Recorded data:
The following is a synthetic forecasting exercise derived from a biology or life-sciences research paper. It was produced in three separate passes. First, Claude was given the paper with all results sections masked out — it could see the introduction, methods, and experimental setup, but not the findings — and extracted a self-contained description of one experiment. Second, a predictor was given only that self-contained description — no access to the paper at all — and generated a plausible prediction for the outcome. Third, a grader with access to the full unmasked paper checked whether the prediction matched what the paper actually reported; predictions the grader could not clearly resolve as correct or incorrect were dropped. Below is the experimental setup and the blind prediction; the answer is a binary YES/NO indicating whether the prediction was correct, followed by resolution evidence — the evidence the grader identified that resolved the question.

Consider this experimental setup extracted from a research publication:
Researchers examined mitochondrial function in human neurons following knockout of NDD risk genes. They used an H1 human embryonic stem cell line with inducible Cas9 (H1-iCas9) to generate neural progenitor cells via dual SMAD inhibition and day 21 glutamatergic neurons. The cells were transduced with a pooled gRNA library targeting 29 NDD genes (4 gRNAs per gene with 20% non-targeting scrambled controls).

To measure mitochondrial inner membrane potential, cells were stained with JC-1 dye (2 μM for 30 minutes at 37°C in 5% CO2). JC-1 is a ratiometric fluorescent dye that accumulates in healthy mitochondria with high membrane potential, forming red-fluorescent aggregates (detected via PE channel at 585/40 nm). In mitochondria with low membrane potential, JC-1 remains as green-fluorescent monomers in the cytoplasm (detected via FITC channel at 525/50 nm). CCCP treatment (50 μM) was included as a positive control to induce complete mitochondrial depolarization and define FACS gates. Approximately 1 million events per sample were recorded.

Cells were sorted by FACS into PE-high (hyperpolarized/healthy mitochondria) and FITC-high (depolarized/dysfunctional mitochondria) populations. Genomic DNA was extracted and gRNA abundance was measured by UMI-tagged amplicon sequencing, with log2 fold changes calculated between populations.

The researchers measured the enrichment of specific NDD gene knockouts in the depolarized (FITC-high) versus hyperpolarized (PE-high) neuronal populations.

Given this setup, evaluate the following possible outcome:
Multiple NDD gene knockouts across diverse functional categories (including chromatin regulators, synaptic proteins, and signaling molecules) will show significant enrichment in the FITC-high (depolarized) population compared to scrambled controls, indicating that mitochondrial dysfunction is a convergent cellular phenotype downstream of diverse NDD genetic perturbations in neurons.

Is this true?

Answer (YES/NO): NO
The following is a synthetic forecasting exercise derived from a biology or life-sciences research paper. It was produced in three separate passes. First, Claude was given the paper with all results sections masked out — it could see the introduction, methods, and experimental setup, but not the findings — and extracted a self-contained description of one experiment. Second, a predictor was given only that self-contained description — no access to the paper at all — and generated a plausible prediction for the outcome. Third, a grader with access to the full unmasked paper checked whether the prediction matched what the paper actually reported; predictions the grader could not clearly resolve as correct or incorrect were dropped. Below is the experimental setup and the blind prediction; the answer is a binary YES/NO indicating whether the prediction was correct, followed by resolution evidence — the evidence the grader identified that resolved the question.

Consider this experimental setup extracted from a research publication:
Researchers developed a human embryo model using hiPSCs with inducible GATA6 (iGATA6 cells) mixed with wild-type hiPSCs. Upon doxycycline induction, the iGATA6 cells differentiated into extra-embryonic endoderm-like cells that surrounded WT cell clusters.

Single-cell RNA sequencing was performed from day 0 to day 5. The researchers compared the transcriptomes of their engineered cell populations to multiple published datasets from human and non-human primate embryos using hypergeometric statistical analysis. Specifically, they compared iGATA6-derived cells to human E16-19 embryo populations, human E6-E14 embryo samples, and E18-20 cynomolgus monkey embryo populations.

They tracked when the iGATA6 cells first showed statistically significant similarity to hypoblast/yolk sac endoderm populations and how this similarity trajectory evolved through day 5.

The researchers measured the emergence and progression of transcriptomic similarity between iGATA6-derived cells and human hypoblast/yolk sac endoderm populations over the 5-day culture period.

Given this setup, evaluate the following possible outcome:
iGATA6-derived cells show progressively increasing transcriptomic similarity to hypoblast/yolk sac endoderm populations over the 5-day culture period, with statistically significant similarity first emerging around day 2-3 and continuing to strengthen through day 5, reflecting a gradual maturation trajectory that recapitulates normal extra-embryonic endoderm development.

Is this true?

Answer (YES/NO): NO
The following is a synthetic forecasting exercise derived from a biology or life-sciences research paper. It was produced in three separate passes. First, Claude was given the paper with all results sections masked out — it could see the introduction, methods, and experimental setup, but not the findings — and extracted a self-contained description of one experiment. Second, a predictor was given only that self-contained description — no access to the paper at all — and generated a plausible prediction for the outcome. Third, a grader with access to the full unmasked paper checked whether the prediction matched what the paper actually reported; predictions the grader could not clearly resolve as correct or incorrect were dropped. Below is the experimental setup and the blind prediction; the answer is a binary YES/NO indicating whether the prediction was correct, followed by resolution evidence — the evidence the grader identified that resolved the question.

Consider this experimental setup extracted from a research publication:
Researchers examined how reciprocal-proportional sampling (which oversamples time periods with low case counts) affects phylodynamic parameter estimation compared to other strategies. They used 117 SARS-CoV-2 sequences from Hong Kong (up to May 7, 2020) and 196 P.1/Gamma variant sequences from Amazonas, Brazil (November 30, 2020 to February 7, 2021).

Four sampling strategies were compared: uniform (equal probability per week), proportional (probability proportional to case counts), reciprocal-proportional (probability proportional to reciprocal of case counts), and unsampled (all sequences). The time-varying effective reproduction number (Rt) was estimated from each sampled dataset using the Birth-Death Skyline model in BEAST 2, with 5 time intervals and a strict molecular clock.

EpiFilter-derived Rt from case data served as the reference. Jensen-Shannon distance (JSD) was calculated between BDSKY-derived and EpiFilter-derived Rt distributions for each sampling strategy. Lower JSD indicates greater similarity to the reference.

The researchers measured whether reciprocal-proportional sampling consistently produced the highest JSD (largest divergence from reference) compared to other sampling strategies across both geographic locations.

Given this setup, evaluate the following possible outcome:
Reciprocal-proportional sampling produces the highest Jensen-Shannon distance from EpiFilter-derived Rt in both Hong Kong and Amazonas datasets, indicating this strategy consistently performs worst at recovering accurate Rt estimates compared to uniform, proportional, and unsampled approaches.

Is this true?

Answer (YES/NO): NO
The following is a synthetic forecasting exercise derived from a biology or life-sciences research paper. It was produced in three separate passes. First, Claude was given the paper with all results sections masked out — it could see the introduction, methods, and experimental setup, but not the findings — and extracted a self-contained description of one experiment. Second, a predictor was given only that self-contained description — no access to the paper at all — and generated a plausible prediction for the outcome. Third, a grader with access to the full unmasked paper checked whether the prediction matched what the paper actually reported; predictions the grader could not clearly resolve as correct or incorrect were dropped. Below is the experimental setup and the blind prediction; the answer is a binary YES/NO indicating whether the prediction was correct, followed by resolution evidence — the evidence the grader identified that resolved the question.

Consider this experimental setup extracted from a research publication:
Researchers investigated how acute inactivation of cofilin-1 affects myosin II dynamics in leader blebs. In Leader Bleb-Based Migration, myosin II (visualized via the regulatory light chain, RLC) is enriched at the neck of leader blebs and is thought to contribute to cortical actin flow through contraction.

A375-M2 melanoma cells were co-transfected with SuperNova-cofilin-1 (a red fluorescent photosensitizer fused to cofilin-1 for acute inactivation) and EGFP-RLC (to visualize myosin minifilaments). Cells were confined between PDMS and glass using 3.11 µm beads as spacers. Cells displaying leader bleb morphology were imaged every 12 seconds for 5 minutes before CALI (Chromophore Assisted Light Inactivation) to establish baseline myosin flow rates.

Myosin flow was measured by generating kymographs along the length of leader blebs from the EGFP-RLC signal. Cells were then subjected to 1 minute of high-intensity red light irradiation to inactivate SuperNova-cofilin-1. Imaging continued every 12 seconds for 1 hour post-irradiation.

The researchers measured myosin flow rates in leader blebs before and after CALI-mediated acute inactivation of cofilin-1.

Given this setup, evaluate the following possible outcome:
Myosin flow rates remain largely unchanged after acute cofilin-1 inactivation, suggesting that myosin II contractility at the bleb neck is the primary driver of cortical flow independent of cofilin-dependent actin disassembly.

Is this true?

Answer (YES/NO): NO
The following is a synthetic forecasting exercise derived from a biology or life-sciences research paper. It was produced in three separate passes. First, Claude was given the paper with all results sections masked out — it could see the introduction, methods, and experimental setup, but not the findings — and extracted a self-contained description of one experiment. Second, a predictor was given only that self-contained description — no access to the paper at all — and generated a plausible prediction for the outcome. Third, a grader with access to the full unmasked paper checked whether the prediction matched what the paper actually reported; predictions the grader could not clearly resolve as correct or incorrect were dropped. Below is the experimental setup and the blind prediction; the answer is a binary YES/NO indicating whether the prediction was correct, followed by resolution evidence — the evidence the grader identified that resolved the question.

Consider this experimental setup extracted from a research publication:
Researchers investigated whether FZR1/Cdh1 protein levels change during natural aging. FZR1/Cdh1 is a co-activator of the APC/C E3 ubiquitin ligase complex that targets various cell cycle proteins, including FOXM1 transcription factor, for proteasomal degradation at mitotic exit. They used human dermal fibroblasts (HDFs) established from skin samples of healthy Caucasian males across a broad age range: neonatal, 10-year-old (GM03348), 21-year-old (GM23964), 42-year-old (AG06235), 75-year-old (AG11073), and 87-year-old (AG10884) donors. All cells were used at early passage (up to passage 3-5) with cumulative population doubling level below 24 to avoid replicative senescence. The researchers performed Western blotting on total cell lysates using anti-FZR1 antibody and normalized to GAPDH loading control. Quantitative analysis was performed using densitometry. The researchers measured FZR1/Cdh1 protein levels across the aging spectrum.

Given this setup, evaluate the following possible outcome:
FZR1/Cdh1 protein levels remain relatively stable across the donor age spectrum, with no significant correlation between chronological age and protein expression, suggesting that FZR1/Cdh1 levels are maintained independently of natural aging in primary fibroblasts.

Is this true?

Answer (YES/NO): NO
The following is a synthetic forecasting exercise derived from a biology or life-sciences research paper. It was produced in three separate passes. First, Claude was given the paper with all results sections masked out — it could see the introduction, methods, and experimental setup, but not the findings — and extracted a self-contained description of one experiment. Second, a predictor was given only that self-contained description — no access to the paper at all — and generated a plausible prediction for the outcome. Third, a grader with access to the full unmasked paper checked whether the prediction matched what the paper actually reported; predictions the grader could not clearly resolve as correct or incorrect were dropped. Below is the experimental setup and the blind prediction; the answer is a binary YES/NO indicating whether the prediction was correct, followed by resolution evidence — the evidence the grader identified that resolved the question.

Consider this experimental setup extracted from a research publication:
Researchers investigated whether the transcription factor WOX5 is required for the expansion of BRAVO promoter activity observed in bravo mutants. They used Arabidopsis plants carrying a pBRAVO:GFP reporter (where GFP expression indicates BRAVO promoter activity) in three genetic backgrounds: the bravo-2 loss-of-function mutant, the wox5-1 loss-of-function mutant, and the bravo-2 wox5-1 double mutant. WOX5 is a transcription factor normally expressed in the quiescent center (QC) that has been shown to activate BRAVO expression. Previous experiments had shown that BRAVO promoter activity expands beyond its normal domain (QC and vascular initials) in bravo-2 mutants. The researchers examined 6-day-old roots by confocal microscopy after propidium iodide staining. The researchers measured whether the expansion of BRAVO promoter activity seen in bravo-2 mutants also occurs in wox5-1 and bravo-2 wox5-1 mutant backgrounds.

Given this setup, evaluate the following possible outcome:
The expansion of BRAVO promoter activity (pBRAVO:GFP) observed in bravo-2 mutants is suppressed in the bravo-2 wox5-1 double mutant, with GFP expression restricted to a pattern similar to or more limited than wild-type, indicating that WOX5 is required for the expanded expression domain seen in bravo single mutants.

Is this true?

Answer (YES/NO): YES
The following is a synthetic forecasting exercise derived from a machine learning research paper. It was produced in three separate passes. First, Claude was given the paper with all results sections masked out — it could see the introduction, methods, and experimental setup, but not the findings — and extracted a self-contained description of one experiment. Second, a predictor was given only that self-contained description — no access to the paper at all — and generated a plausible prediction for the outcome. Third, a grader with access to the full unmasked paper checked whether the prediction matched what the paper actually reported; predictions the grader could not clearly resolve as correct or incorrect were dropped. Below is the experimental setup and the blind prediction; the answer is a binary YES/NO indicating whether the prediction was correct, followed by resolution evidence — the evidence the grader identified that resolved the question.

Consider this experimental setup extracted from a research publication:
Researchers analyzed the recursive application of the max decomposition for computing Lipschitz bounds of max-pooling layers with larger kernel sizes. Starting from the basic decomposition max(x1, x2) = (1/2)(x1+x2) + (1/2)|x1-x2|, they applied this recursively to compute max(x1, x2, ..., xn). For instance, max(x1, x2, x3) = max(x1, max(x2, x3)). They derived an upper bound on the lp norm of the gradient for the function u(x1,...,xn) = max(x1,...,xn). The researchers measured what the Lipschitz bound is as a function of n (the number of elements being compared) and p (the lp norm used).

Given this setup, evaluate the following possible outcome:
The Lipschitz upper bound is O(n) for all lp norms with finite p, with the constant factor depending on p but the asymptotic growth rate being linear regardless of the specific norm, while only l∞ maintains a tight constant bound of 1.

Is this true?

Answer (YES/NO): NO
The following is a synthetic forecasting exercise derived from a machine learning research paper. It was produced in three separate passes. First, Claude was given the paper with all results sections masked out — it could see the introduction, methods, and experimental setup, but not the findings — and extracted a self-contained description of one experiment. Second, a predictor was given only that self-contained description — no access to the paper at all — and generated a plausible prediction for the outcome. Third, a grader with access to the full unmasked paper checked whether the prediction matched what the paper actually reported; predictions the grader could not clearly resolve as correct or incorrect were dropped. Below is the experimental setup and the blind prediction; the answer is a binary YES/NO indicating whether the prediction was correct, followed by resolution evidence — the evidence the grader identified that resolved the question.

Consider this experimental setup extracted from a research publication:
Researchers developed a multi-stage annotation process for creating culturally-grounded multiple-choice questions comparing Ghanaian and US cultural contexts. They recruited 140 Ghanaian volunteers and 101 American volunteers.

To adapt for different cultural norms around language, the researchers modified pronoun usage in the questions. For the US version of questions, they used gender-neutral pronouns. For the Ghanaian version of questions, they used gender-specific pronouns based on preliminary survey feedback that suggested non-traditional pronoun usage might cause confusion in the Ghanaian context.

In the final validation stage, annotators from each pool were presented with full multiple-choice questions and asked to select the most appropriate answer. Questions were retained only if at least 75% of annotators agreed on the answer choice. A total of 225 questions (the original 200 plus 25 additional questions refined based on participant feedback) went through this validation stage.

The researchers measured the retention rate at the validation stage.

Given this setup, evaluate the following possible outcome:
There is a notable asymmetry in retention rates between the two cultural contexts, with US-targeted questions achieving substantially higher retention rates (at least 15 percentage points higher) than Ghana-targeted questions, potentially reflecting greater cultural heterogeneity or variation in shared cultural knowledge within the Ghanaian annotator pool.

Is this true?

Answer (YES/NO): NO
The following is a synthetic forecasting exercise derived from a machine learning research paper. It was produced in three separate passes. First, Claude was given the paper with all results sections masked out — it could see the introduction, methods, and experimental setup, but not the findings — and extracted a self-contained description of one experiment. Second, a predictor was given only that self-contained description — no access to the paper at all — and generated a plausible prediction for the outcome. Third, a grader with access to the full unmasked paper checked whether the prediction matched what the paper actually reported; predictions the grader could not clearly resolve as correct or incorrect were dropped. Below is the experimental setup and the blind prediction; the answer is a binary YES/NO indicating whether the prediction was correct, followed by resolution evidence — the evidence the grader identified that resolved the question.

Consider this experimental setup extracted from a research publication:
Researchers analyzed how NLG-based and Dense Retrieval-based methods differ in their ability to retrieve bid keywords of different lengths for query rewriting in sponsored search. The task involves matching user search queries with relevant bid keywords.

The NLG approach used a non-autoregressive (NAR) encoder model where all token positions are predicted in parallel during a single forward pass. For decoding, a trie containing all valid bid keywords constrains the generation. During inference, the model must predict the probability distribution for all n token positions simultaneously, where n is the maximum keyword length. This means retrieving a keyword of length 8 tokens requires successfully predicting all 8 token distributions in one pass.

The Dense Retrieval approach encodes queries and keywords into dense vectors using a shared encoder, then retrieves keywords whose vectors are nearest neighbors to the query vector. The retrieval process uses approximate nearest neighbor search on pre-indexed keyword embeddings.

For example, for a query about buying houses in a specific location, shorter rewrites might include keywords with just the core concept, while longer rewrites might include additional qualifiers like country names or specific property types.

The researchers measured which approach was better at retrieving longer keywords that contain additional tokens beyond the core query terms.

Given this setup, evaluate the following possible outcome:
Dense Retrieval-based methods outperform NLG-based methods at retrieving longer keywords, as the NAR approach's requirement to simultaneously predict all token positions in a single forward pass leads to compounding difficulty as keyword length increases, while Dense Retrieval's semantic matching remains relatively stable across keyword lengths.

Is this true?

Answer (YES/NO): YES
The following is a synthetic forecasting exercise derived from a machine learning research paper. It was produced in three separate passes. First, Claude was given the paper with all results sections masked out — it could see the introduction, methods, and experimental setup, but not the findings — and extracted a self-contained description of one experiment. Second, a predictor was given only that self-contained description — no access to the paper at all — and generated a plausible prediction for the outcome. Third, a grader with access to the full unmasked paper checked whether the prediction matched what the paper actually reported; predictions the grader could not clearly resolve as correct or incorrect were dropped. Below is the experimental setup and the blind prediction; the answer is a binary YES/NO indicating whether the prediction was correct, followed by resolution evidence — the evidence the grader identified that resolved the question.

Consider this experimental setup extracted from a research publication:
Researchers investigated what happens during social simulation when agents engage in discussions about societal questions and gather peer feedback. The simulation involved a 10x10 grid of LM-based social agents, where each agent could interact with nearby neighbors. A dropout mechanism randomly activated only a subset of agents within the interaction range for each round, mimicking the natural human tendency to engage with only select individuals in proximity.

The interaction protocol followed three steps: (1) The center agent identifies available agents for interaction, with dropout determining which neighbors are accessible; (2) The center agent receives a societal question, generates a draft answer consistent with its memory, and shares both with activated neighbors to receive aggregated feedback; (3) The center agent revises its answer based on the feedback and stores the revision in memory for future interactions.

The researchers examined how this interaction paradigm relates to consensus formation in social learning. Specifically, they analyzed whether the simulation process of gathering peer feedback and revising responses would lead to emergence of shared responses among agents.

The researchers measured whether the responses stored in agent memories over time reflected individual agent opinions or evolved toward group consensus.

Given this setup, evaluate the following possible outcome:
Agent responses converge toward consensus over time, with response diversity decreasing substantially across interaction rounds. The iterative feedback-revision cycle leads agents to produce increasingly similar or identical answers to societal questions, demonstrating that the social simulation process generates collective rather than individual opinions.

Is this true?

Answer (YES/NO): YES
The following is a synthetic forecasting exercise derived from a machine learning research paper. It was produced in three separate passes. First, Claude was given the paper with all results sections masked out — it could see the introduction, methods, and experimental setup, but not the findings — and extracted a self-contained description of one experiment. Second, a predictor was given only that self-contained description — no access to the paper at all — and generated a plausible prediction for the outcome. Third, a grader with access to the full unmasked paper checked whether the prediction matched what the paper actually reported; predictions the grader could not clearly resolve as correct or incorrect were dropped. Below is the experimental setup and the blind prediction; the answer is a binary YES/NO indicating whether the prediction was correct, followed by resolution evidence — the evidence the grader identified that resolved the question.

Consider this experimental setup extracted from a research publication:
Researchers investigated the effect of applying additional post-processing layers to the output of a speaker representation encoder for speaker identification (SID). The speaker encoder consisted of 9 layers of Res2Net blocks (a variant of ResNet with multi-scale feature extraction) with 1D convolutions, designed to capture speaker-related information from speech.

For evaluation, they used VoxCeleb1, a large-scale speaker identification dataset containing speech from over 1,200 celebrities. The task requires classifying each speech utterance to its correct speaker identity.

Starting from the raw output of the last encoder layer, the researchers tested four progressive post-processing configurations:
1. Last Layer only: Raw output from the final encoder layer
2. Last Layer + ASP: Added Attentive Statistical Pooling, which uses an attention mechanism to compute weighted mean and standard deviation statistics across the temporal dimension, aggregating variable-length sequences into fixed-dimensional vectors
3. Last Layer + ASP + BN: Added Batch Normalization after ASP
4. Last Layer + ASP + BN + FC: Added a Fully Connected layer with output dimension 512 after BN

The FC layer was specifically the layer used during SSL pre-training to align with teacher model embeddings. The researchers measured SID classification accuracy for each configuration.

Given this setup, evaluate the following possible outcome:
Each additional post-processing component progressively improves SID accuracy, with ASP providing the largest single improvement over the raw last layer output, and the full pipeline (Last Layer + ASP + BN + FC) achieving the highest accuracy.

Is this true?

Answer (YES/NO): NO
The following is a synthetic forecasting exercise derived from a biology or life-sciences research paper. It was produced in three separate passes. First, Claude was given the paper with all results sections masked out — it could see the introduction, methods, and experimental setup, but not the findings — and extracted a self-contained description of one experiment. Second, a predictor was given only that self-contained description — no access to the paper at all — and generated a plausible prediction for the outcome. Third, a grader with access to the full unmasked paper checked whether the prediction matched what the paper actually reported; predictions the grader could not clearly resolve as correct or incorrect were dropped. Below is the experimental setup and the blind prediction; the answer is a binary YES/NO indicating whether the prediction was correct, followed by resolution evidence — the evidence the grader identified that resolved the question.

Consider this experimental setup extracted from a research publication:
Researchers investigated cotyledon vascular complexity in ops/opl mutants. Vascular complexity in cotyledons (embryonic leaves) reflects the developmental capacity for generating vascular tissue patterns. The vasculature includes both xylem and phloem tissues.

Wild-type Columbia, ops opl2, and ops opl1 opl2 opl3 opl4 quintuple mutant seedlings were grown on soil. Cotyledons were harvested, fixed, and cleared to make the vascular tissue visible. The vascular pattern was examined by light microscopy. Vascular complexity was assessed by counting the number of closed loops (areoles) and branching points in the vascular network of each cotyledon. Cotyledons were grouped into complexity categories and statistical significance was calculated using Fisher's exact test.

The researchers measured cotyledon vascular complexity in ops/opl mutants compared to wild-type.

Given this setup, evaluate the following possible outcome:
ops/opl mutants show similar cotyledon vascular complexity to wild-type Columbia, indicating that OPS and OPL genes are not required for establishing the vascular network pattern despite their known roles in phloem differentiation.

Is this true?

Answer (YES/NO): NO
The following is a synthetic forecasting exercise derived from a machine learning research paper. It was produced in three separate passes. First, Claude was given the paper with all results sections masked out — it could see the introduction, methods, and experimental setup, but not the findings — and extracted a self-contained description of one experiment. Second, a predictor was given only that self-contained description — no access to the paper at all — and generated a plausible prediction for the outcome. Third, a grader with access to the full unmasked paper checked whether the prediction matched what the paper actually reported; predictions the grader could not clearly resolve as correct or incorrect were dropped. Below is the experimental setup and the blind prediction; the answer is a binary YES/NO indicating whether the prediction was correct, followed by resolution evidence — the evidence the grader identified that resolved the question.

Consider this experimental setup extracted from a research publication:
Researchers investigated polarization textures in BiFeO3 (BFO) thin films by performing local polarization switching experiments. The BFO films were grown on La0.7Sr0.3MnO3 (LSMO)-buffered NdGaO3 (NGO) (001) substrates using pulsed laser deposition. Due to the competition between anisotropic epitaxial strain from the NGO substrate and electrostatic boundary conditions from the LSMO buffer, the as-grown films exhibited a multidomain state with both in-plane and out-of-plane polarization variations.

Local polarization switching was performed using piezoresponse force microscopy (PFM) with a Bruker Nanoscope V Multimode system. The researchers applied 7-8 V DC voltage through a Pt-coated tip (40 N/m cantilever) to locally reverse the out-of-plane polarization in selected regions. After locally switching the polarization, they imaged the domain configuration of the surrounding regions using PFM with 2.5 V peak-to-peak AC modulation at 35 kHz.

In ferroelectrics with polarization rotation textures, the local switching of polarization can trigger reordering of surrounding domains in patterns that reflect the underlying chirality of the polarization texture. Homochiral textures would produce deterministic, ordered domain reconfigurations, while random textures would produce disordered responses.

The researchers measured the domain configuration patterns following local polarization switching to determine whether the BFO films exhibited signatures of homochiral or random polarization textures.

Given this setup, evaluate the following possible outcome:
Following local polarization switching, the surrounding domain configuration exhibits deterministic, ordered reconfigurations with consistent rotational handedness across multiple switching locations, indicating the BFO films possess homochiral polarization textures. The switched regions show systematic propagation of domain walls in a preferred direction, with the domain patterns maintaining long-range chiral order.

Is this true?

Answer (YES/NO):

WHAT THE TASK ASKS = Wherever the string "categories" occurs in the records, copy the line it is in.

ANSWER TO THE PROBLEM =
Multiple NDD gene knockouts across diverse functional categories (including chromatin regulators, synaptic proteins, and signaling molecules) will show significant enrichment in the FITC-high (depolarized) population compared to scrambled controls, indicating that mitochondrial dysfunction is a convergent cellular phenotype downstream of diverse NDD genetic perturbations in neurons.
Wild-type Columbia, ops opl2, and ops opl1 opl2 opl3 opl4 quintuple mutant seedlings were grown on soil. Cotyledons were harvested, fixed, and cleared to make the vascular tissue visible. The vascular pattern was examined by light microscopy. Vascular complexity was assessed by counting the number of closed loops (areoles) and branching points in the vascular network of each cotyledon. Cotyledons were grouped into complexity categories and statistical significance was calculated using Fisher's exact test.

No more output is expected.